Today’s dirty diapers, disposable coffee cups and meal packaging could soon power the airplanes we fly. Turning trash into fuel may seem like a fantasy from “Back to the Future,” but British Airways is one step closer to making it a reality.
The airline announced submission of plans for a state-of-the-art plant that would convert everyday, non-recyclable waste into cleaner-burning, sustainable aviation fuel. British Airways called it an “important step in the reduction of the airline’s carbon emissions towards the industry targets of carbon-neutral growth from 2020 and a 50% reduction by 2050 from 2005 levels.”
Fighting Greenhouse Gas
The renewable fuel is expected to reduce net greenhouse gases by 70% compared to the fossil fuel equivalent. That’s like taking 40,000 cars off the road each year!
British Airways said a 90% reduction in soot from aircraft engine exhausts and almost 100% reduction in sulfur oxides are anticipated. The technology also offers a lower emissions route to process UK waste than incineration or landfill.

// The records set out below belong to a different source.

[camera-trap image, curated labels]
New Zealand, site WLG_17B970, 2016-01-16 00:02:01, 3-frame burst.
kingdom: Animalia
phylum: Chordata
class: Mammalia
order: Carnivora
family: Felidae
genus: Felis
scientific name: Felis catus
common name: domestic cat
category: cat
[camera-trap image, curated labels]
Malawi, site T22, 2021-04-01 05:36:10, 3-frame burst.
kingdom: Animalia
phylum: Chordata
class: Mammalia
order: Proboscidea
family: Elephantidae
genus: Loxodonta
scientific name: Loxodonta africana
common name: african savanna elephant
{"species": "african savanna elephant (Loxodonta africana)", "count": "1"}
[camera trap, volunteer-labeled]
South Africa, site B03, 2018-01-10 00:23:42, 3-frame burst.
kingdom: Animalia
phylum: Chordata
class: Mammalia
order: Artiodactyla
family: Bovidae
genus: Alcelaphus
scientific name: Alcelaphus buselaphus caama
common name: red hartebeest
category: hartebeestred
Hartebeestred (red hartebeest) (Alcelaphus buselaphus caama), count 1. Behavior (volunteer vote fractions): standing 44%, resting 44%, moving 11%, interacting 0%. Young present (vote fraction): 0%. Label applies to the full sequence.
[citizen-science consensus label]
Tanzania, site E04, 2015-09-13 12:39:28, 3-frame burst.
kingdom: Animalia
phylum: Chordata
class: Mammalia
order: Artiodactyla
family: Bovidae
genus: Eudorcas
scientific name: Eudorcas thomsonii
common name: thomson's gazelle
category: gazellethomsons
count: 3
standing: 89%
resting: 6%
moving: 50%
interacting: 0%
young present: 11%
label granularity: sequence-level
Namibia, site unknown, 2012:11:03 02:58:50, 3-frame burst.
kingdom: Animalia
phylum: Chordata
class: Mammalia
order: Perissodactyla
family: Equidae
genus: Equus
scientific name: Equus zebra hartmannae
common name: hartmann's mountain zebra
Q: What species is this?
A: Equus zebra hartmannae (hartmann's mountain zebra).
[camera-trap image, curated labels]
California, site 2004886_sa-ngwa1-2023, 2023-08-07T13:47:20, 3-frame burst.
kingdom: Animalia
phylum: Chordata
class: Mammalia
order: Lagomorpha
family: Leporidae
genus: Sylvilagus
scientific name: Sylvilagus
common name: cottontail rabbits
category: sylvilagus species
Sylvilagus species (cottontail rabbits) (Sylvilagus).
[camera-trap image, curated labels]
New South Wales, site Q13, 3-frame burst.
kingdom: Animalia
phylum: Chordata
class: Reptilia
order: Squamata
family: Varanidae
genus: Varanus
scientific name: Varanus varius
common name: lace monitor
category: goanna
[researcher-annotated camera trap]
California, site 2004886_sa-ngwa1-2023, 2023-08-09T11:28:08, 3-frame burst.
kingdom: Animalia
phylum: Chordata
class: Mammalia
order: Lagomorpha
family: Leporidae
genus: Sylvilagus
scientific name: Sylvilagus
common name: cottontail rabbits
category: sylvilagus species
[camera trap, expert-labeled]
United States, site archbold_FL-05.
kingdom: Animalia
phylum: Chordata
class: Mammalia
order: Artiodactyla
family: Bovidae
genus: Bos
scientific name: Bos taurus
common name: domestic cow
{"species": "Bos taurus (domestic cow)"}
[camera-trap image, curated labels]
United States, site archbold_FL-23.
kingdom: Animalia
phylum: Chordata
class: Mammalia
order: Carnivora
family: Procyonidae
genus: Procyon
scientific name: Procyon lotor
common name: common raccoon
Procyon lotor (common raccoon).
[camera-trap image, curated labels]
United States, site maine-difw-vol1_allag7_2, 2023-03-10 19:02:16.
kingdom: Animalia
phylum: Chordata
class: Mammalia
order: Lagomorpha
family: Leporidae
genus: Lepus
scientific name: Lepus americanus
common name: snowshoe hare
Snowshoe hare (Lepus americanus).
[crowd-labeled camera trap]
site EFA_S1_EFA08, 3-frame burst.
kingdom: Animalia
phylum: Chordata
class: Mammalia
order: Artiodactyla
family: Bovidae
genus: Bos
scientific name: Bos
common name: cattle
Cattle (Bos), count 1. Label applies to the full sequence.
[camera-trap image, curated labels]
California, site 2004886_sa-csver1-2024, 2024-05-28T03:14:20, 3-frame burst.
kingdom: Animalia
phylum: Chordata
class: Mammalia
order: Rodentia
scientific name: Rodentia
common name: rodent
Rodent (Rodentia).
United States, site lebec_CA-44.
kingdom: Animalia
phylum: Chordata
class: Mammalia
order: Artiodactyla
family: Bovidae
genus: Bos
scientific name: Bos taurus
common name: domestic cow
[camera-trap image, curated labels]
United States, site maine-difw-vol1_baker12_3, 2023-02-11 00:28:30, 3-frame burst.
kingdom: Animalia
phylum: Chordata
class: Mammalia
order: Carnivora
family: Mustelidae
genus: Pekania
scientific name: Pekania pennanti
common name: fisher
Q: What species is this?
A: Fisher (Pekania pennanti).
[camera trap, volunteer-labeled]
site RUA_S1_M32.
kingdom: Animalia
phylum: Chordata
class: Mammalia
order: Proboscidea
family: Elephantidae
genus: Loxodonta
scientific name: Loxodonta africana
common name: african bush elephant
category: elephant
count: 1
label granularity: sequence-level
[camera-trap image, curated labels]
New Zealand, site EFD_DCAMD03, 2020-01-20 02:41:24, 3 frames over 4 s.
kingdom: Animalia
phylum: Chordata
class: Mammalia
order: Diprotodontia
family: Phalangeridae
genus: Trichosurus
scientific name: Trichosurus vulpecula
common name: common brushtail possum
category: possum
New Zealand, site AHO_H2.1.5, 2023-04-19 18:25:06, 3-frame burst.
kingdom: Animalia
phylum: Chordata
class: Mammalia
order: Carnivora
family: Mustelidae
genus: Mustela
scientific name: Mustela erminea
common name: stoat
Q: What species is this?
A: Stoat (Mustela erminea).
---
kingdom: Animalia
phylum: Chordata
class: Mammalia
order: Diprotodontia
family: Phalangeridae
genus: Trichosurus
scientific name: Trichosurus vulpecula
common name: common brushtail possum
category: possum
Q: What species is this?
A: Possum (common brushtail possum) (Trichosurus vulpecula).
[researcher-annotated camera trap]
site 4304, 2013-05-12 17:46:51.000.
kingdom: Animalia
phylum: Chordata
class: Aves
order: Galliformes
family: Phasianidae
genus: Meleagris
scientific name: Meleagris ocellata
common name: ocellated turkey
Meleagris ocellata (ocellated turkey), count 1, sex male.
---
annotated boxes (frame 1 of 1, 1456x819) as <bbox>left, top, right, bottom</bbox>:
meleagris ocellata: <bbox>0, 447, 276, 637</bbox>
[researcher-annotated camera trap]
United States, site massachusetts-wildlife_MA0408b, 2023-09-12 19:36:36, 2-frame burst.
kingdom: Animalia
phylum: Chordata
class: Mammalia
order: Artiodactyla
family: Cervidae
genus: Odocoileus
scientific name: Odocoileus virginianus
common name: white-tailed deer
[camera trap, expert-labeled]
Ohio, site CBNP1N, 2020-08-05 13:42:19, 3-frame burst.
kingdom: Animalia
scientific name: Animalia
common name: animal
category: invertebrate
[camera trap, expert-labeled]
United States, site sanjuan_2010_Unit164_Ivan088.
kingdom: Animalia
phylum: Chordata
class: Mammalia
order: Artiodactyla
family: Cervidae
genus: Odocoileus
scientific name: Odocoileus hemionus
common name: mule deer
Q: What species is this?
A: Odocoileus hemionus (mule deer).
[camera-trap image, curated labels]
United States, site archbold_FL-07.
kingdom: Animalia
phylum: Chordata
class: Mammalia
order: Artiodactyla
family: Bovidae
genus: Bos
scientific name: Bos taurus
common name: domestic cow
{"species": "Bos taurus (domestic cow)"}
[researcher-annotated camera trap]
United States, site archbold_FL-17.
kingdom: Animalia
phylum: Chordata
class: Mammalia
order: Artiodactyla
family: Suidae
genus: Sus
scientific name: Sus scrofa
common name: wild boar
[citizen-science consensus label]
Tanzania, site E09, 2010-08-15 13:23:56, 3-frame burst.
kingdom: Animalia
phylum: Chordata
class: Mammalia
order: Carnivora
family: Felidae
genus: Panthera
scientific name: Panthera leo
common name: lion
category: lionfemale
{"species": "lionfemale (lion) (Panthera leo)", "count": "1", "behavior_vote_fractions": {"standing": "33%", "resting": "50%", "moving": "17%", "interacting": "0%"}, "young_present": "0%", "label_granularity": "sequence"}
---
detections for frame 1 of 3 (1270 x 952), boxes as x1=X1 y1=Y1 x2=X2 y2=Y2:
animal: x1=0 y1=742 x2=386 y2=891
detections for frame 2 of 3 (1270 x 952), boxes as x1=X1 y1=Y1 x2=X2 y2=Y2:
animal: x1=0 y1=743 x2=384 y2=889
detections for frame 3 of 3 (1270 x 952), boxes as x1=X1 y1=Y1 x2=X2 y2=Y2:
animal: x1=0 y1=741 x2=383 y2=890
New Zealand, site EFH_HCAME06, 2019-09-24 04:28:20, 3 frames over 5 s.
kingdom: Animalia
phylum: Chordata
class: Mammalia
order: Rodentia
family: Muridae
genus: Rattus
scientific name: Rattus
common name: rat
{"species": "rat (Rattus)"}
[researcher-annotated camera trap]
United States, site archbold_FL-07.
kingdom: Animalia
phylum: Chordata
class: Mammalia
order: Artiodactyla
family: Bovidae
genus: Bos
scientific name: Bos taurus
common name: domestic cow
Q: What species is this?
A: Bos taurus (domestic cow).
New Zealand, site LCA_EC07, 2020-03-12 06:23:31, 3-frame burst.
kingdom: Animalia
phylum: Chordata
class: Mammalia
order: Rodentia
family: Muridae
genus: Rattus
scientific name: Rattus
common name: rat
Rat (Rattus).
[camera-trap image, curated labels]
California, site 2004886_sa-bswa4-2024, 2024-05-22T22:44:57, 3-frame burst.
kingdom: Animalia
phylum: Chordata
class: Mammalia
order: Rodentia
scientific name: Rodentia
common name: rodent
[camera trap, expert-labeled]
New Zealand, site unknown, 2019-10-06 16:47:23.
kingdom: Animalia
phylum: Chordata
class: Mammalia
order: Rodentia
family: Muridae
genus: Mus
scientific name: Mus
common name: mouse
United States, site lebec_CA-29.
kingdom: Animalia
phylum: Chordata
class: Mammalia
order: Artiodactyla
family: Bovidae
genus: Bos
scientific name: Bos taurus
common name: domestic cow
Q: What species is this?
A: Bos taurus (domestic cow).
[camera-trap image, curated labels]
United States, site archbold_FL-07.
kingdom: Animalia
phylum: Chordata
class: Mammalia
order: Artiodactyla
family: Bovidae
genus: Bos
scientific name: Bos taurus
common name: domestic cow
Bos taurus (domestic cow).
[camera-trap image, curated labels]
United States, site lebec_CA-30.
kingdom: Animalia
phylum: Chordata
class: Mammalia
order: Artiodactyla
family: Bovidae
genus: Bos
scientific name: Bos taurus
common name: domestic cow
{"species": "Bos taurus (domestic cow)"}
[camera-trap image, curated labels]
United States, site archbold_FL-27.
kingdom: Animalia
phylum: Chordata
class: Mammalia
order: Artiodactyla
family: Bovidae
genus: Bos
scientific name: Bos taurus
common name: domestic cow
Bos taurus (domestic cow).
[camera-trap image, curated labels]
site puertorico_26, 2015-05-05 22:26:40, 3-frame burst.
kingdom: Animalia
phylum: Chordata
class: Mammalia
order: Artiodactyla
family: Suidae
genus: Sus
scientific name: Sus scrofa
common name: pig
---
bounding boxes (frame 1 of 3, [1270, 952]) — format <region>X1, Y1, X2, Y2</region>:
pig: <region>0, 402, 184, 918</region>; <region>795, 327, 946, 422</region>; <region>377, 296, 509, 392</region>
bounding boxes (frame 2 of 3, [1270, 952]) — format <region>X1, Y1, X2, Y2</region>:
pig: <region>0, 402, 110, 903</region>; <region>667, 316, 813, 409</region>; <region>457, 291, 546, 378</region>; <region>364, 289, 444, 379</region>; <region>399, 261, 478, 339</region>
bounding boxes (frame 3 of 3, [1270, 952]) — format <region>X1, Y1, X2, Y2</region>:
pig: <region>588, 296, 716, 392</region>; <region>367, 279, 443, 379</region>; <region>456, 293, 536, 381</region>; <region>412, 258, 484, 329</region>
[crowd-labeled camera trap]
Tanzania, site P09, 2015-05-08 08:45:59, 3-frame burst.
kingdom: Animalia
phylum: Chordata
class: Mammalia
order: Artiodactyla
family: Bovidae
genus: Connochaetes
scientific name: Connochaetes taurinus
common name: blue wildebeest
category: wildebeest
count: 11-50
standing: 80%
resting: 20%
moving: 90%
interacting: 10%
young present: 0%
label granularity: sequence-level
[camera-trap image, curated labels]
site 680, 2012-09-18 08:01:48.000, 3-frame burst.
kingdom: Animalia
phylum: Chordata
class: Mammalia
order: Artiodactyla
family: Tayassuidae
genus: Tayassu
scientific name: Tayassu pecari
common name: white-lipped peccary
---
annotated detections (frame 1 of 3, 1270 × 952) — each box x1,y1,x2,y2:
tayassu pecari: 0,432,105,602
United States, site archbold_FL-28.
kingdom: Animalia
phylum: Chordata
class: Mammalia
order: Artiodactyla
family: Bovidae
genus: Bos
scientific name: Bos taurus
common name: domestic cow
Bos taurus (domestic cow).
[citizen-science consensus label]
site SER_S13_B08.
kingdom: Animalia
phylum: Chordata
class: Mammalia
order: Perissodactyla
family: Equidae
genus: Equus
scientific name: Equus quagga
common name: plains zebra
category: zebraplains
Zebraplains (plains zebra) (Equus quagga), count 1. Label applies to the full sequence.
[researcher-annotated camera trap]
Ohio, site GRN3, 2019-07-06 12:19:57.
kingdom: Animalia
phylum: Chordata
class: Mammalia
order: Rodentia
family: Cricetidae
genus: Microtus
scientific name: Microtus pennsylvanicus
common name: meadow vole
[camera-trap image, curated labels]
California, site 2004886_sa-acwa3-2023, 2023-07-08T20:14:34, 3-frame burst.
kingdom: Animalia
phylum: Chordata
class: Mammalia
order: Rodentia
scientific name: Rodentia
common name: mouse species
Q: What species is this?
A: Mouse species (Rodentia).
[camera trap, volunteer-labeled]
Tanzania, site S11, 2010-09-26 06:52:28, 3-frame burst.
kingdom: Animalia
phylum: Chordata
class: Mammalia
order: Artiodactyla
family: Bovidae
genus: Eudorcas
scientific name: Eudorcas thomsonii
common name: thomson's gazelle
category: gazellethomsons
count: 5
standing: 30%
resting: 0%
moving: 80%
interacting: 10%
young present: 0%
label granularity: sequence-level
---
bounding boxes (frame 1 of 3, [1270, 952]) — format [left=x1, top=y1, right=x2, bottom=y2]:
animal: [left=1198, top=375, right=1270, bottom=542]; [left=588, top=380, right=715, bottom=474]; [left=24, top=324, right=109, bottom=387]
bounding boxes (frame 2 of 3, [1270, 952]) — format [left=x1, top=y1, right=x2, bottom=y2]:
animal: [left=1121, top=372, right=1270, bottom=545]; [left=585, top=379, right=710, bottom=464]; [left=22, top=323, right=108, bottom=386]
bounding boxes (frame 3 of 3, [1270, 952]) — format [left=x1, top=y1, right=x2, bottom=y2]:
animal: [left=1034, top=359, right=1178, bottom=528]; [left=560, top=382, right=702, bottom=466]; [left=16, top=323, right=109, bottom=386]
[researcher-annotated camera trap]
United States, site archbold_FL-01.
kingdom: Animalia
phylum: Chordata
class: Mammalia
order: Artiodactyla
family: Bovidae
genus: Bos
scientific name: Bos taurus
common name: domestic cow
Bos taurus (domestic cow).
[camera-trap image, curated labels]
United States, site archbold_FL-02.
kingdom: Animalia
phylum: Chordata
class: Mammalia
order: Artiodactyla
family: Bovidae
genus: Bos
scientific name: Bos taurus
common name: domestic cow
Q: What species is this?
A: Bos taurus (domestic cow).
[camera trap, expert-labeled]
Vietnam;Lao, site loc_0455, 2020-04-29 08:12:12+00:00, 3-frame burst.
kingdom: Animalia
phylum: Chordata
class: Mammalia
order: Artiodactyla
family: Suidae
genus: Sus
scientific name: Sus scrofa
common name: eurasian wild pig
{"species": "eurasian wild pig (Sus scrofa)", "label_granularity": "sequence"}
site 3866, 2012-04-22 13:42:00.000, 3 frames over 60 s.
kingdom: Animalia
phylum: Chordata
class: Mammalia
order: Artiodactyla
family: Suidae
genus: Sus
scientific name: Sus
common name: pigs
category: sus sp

“The submission of the planning application marks a major milestone in this project, and we are delighted with the progress being made,” said British Airways Chairman and CEO Alex Cruz. “Sustainable fuels can be a game-changer for aviation which will help power our aircraft for years to come. This development is an important step in the reduction of our carbon emissions and meeting the industry targets of carbon-neutral growth from 2020, and a 50% in CO2 reduction by 2050 from 2005 levels. It also brings the UK another step closer to becoming a global leader in sustainable aviation fuels.”
The airline is also calling for a dedicated Office for Sustainable Aviation Fuels to provide the coordination necessary to progress development in the technology and improve fuel supply and resilience.
A Leader in Waste to Fuels
British Airways has been the leader in the development of the waste to fuels pathway since 2010. The airline led the conversation with the UK Government to get waste-based fuels included in the RTFO (Renewable Transport Fuels Obligation) in the UK, which was achieved in 2018.
The airline’s collaboration with Velocys was first announced in September 2017. It’s part of the airline’s plans to develop long-term, sustainable fuel options and find solutions to help reduce aviation emissions, which contribute 2% of CO2 emissions globally.
Cleaner Air and More Jobs
The plan was submitted by Altalto Immingham Limited, a subsidiary of renewable fuels company Velocys and a collaboration with British Airways and Shell. The site will be developed in North East Lincolnshire near the Humber Estuary.
The development is expected to bring hundreds of millions of pounds of investment, hundreds of construction jobs and approximately 130 permanent jobs to the region.
Subject to planning and funding decisions, the plant is due to begin construction in 2021. Production of commercial volumes of Sustainable Aviation Fuel will begin in 2024.